> PROBLEM TO WORK ON
Reproduce the data below in full and exclude every picture.

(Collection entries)
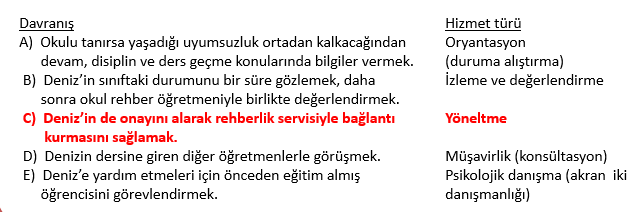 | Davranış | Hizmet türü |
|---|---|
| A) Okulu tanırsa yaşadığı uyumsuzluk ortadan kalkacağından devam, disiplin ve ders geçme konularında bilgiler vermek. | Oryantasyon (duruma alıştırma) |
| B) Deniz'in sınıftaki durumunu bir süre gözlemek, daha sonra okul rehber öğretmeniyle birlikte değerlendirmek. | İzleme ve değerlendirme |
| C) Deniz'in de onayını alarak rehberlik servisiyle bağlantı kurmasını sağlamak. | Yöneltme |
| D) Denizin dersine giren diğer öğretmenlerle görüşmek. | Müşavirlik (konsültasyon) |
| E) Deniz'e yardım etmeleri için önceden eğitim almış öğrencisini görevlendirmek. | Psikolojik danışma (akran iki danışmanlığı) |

> RESULT OF THE EXERCISE
 | Davranış | Hizmet türü |
|---|---|
| A) Okulu tanırsa yaşadığı uyumsuzluk ortadan kalkacağından devam, disiplin ve ders geçme konularında bilgiler vermek. | Oryantasyon (duruma alıştırma) |
| B) Deniz'in sınıftaki durumunu bir süre gözlemek, daha sonra okul rehber öğretmeniyle birlikte değerlendirmek. | İzleme ve değerlendirme |
| C) Deniz'in de onayını alarak rehberlik servisiyle bağlantı kurmasını sağlamak. | Yöneltme |
| D) Denizin dersine giren diğer öğretmenlerle görüşmek. | Müşavirlik (konsültasyon) |
| E) Deniz'e yardım etmeleri için önceden eğitim almış öğrencisini görevlendirmek. | Psikolojik danışma (akran iki danışmanlığı) |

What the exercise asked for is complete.